» Requirement
Copy out the line containing "In the scene, is bull's" and each line after it, through the last one in the material, exactly as written.

[begin Listed entries]

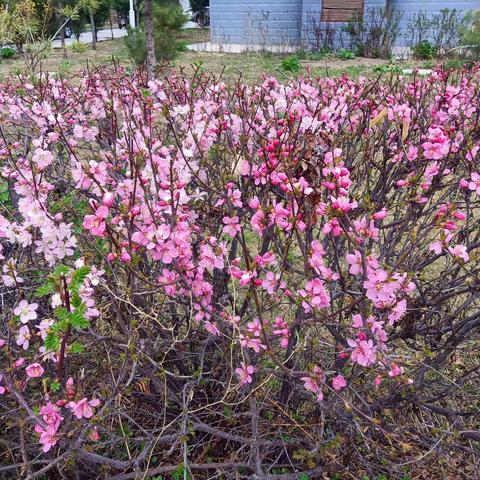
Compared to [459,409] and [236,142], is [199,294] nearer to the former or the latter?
[236,142]

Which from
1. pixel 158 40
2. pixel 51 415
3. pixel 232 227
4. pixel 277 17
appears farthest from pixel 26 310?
pixel 277 17

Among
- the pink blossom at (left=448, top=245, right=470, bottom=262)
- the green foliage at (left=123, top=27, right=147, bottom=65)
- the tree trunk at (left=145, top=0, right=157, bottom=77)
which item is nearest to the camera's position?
the pink blossom at (left=448, top=245, right=470, bottom=262)

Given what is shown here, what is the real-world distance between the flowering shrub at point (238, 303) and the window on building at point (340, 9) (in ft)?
51.8

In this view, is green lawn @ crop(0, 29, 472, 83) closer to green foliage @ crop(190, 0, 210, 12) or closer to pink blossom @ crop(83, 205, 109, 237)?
pink blossom @ crop(83, 205, 109, 237)

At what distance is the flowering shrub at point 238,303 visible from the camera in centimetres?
172

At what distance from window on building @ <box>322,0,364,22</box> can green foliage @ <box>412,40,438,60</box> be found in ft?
8.78

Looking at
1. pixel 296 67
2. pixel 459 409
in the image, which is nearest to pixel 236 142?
pixel 459 409

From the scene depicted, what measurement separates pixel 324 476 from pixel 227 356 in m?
0.65

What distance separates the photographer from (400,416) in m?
2.46

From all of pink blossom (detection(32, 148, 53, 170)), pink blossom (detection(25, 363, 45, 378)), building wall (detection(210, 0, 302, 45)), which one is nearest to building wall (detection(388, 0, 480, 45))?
building wall (detection(210, 0, 302, 45))

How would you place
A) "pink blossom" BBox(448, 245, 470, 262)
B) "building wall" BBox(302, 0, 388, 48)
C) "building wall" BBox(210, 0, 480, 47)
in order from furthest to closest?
1. "building wall" BBox(302, 0, 388, 48)
2. "building wall" BBox(210, 0, 480, 47)
3. "pink blossom" BBox(448, 245, 470, 262)

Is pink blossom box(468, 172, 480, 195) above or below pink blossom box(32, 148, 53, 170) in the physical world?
below

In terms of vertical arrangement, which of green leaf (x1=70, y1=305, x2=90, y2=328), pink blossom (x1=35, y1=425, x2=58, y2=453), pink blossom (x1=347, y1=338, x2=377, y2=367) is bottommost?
pink blossom (x1=35, y1=425, x2=58, y2=453)

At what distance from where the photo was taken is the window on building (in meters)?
17.3
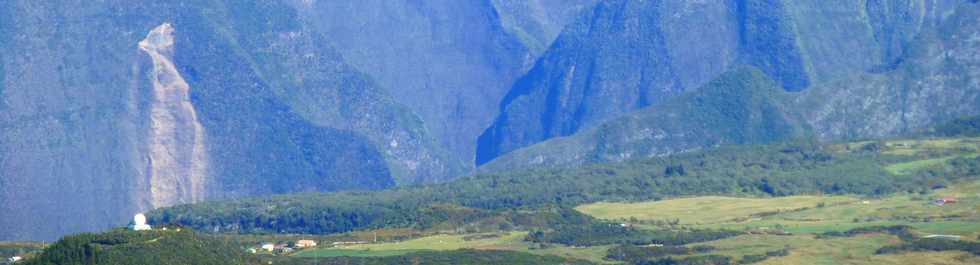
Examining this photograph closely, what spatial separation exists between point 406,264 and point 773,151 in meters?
61.9

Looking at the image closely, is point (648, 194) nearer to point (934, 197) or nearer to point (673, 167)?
point (673, 167)

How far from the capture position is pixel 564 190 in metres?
190

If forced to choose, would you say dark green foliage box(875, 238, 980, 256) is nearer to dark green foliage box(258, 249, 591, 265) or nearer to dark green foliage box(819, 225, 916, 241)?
dark green foliage box(819, 225, 916, 241)

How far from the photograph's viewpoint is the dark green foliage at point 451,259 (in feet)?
464

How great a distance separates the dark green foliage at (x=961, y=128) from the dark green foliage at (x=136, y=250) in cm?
7687

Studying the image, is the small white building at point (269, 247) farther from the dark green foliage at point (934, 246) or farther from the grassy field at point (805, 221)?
the dark green foliage at point (934, 246)

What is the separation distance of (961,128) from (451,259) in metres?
64.5

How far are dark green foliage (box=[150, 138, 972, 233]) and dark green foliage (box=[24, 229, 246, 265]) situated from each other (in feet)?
126

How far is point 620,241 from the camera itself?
156 m

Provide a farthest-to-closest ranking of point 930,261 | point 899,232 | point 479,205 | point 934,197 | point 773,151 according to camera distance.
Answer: point 773,151 < point 479,205 < point 934,197 < point 899,232 < point 930,261

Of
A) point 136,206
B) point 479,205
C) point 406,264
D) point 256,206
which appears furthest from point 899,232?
point 136,206

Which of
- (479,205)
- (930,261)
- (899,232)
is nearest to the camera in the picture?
(930,261)

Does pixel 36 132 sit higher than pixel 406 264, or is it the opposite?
pixel 36 132

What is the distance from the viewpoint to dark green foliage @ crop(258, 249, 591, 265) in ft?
464
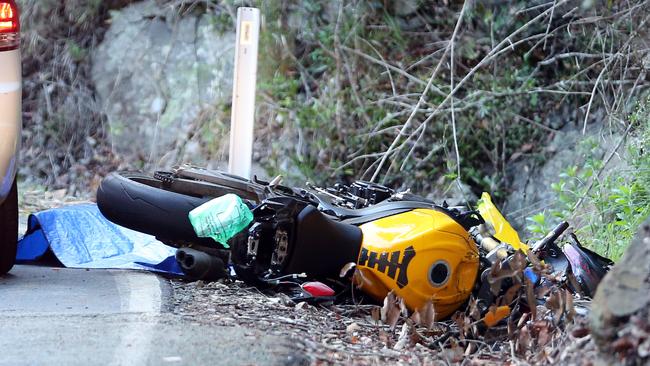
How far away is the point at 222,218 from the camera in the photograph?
4961 mm

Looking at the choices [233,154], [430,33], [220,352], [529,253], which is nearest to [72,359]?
[220,352]

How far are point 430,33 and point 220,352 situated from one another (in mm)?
6924

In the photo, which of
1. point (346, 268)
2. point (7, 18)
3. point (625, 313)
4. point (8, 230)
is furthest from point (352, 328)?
point (7, 18)

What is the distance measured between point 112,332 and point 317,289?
4.03 feet

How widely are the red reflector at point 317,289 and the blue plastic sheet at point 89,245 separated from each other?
0.96m

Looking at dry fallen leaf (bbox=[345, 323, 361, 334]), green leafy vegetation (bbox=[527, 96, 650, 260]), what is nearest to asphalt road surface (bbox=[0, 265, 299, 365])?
dry fallen leaf (bbox=[345, 323, 361, 334])

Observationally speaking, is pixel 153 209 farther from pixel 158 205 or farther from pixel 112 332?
pixel 112 332

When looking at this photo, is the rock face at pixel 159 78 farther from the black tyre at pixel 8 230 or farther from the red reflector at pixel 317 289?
the red reflector at pixel 317 289

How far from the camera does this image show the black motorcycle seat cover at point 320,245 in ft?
15.6

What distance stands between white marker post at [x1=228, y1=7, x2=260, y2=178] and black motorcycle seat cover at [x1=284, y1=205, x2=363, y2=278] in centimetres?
257

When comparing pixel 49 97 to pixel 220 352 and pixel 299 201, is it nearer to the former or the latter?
pixel 299 201

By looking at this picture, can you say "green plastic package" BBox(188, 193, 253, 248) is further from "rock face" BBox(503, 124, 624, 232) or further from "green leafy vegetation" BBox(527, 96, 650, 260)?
"rock face" BBox(503, 124, 624, 232)

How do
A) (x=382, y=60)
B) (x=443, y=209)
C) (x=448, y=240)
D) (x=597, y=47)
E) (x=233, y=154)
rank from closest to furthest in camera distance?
(x=448, y=240) → (x=443, y=209) → (x=233, y=154) → (x=597, y=47) → (x=382, y=60)

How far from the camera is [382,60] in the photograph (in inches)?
388
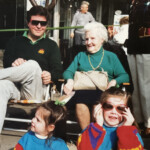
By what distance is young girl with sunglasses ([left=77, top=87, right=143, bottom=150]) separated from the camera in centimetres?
205

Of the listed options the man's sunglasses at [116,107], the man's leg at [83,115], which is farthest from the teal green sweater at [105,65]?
the man's sunglasses at [116,107]

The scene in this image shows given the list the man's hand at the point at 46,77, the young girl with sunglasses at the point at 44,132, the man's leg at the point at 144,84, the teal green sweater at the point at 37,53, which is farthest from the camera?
the teal green sweater at the point at 37,53

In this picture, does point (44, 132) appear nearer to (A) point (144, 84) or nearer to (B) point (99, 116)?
(B) point (99, 116)

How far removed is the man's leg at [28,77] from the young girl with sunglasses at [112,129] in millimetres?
1005

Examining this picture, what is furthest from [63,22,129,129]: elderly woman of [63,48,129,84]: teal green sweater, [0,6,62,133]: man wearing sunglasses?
[0,6,62,133]: man wearing sunglasses

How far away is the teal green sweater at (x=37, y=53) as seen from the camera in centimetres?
333

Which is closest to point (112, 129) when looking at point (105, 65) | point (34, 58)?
point (105, 65)

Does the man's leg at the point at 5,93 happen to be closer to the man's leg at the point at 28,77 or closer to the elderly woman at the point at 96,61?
the man's leg at the point at 28,77

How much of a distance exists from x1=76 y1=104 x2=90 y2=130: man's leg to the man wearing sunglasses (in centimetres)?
56

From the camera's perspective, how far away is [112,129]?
218 centimetres

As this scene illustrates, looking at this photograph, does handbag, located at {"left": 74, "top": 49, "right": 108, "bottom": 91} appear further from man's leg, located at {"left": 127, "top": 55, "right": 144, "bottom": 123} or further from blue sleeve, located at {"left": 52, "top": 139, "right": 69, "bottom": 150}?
blue sleeve, located at {"left": 52, "top": 139, "right": 69, "bottom": 150}

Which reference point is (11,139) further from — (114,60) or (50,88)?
(114,60)

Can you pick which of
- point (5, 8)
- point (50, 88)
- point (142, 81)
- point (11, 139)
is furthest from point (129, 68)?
point (5, 8)

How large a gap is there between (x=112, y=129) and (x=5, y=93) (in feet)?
3.73
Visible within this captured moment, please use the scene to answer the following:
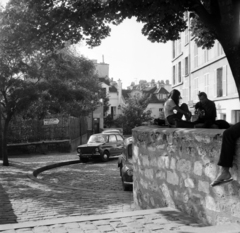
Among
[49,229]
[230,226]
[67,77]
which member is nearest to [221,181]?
[230,226]

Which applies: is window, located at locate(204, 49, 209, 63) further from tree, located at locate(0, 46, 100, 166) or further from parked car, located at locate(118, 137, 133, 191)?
parked car, located at locate(118, 137, 133, 191)

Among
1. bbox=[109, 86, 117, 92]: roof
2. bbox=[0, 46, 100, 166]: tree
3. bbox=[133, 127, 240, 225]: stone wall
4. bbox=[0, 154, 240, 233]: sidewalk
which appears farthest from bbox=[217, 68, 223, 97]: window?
bbox=[109, 86, 117, 92]: roof

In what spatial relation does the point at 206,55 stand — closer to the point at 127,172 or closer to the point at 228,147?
the point at 127,172

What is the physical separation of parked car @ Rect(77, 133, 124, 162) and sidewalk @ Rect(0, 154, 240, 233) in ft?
17.6

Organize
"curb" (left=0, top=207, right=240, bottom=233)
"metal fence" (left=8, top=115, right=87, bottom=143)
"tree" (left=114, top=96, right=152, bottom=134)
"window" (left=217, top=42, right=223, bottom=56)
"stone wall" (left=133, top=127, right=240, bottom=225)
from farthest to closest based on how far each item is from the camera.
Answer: "tree" (left=114, top=96, right=152, bottom=134) → "window" (left=217, top=42, right=223, bottom=56) → "metal fence" (left=8, top=115, right=87, bottom=143) → "stone wall" (left=133, top=127, right=240, bottom=225) → "curb" (left=0, top=207, right=240, bottom=233)

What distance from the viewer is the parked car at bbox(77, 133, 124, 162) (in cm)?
1969

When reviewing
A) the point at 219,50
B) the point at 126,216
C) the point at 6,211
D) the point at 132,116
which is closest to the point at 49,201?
the point at 6,211

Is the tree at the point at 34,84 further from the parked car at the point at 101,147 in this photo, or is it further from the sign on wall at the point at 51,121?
the sign on wall at the point at 51,121

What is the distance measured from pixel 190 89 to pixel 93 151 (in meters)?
17.4

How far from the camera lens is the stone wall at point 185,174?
179 inches

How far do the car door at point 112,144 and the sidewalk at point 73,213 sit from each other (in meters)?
6.76

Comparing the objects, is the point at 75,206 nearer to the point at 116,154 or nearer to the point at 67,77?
the point at 67,77

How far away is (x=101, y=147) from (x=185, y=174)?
1460cm

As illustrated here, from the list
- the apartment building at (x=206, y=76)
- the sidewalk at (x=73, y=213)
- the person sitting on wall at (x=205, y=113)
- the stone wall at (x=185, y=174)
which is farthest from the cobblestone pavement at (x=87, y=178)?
the apartment building at (x=206, y=76)
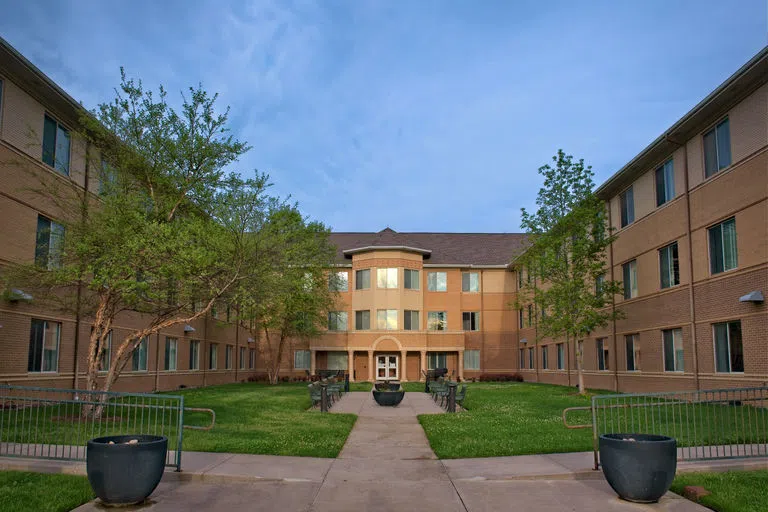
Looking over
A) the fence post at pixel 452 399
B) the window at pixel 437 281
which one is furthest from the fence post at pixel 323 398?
the window at pixel 437 281

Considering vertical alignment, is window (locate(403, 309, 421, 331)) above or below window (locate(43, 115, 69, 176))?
below

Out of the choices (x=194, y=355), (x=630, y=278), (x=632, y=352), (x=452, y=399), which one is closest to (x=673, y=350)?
(x=632, y=352)

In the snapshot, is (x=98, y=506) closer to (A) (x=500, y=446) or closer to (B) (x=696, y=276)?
(A) (x=500, y=446)

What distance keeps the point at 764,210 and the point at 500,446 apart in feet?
36.9

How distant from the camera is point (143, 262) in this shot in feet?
52.1

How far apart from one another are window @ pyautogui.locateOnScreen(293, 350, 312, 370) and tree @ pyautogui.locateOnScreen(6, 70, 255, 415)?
30959mm

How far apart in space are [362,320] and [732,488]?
3888 cm

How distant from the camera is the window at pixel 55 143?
71.1 ft

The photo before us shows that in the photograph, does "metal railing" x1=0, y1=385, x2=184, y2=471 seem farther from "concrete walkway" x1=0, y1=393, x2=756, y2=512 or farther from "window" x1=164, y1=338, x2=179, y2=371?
"window" x1=164, y1=338, x2=179, y2=371

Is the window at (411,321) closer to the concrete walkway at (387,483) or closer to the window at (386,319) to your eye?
the window at (386,319)

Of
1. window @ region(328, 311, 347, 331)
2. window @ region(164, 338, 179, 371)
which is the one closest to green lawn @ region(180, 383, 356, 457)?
window @ region(164, 338, 179, 371)

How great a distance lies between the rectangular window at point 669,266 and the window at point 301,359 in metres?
29.5

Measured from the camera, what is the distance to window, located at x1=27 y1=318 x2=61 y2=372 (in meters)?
21.3

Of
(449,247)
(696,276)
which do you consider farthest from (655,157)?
(449,247)
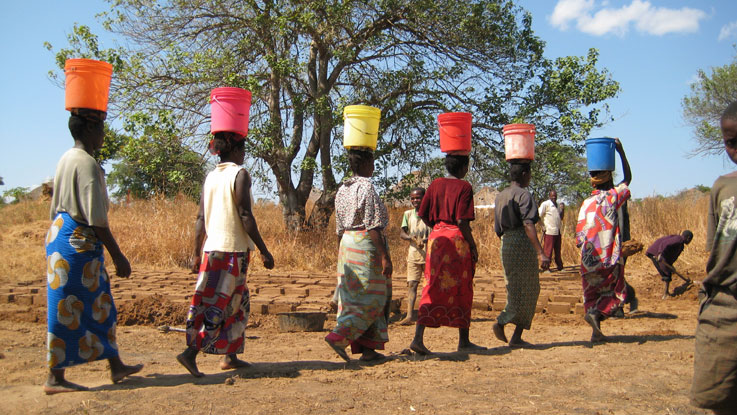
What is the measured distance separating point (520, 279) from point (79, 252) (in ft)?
10.4

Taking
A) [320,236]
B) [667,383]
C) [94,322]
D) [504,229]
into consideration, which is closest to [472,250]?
[504,229]

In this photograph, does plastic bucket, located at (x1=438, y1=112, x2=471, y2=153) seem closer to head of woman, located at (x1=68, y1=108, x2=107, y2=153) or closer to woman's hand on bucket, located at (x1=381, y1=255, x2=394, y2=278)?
woman's hand on bucket, located at (x1=381, y1=255, x2=394, y2=278)

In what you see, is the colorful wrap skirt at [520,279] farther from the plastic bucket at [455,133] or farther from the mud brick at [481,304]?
the mud brick at [481,304]

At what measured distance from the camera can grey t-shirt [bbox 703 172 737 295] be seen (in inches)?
91.8

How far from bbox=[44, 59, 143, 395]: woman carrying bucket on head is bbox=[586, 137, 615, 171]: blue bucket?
366 cm

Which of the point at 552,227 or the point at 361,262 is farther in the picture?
the point at 552,227

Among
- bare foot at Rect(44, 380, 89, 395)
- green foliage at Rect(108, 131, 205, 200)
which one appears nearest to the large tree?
green foliage at Rect(108, 131, 205, 200)

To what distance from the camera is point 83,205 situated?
3.29m

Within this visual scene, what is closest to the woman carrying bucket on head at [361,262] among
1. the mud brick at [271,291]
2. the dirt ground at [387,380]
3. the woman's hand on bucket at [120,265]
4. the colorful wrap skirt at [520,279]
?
the dirt ground at [387,380]

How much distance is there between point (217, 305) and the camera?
Answer: 11.9ft

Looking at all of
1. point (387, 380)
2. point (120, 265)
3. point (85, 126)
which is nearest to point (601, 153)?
point (387, 380)

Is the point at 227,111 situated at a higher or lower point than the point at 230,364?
higher

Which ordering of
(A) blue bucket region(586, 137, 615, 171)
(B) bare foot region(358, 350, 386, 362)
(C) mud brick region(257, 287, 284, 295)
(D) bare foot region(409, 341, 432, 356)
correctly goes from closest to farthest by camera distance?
(B) bare foot region(358, 350, 386, 362) < (D) bare foot region(409, 341, 432, 356) < (A) blue bucket region(586, 137, 615, 171) < (C) mud brick region(257, 287, 284, 295)

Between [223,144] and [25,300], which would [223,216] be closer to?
[223,144]
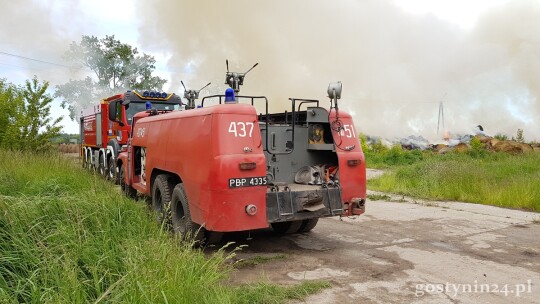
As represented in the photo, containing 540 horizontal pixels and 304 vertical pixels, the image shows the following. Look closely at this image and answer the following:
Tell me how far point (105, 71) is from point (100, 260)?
29748 millimetres

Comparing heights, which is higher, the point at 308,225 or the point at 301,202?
the point at 301,202

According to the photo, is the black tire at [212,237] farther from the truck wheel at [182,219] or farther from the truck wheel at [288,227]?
the truck wheel at [288,227]

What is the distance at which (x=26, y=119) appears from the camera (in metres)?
12.3

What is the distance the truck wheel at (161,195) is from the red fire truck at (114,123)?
3864 mm

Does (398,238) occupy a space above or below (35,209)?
below

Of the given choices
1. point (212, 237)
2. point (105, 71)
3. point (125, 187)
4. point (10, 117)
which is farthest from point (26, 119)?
point (105, 71)

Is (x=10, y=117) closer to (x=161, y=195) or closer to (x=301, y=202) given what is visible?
(x=161, y=195)

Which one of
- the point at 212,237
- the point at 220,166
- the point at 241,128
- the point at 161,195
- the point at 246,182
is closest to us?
the point at 220,166

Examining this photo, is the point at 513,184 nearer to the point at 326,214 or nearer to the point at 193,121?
the point at 326,214

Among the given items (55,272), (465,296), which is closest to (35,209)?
(55,272)

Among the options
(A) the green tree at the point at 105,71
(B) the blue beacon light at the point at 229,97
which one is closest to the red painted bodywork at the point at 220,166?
(B) the blue beacon light at the point at 229,97

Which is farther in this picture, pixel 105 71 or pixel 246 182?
pixel 105 71

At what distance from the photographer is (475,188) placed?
10.0 m

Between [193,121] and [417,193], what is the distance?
23.8ft
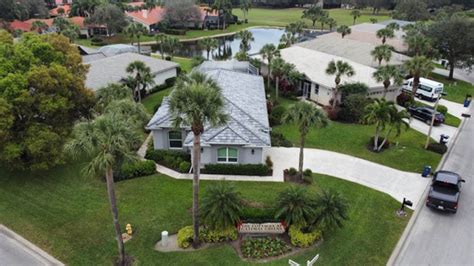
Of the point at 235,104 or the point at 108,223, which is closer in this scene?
the point at 108,223

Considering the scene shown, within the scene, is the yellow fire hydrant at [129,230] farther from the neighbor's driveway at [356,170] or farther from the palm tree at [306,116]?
the palm tree at [306,116]

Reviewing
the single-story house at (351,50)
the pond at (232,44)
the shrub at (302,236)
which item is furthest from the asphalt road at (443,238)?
the pond at (232,44)

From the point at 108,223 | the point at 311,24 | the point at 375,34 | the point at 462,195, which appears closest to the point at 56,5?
the point at 311,24

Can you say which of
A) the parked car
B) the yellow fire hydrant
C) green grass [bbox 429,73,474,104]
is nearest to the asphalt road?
the parked car

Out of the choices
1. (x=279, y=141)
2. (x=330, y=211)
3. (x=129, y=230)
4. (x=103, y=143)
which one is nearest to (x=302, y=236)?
(x=330, y=211)

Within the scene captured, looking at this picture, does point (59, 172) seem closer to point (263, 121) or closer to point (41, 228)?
point (41, 228)

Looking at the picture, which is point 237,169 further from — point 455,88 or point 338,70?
point 455,88
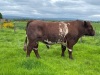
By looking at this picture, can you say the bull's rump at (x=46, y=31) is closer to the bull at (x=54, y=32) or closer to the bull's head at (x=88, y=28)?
the bull at (x=54, y=32)

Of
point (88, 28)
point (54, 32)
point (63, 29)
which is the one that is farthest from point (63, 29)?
point (88, 28)

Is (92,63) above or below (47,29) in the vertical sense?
below

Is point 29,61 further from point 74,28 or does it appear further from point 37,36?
point 74,28

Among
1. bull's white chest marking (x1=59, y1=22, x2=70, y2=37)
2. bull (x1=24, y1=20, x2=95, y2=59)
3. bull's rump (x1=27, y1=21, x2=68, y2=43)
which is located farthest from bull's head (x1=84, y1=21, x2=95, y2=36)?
bull's rump (x1=27, y1=21, x2=68, y2=43)

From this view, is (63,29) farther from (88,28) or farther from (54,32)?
(88,28)

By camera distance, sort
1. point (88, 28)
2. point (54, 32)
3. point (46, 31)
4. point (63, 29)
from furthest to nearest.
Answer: point (88, 28) → point (63, 29) → point (54, 32) → point (46, 31)

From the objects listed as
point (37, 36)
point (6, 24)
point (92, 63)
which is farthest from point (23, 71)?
point (6, 24)

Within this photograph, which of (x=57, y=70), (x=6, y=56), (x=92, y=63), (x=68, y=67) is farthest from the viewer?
(x=6, y=56)

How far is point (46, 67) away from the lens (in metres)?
10.6

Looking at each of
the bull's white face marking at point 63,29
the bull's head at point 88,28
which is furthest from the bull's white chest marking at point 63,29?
the bull's head at point 88,28

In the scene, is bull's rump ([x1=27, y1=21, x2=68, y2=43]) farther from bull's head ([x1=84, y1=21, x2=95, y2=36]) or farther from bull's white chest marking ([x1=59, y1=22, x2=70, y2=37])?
bull's head ([x1=84, y1=21, x2=95, y2=36])

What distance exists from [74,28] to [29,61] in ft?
15.3

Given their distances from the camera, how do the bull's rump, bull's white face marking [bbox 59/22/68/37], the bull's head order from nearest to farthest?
the bull's rump, bull's white face marking [bbox 59/22/68/37], the bull's head

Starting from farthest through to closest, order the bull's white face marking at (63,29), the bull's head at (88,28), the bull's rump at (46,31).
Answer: the bull's head at (88,28), the bull's white face marking at (63,29), the bull's rump at (46,31)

[end Listed entries]

» Problem solution
In the scene, is bull's rump ([x1=27, y1=21, x2=68, y2=43]) farther from bull's head ([x1=84, y1=21, x2=95, y2=36]) or farther from bull's white chest marking ([x1=59, y1=22, x2=70, y2=37])?
bull's head ([x1=84, y1=21, x2=95, y2=36])

What distance exists from [74,28] to [29,61] in ft?
15.3

Given their distances from the camera, how do the bull's rump, bull's white face marking [bbox 59/22/68/37], the bull's head order from nearest to farthest?
the bull's rump, bull's white face marking [bbox 59/22/68/37], the bull's head

Starting from farthest through to closest, order the bull's white face marking at (63,29), the bull's head at (88,28), the bull's rump at (46,31).
Answer: the bull's head at (88,28), the bull's white face marking at (63,29), the bull's rump at (46,31)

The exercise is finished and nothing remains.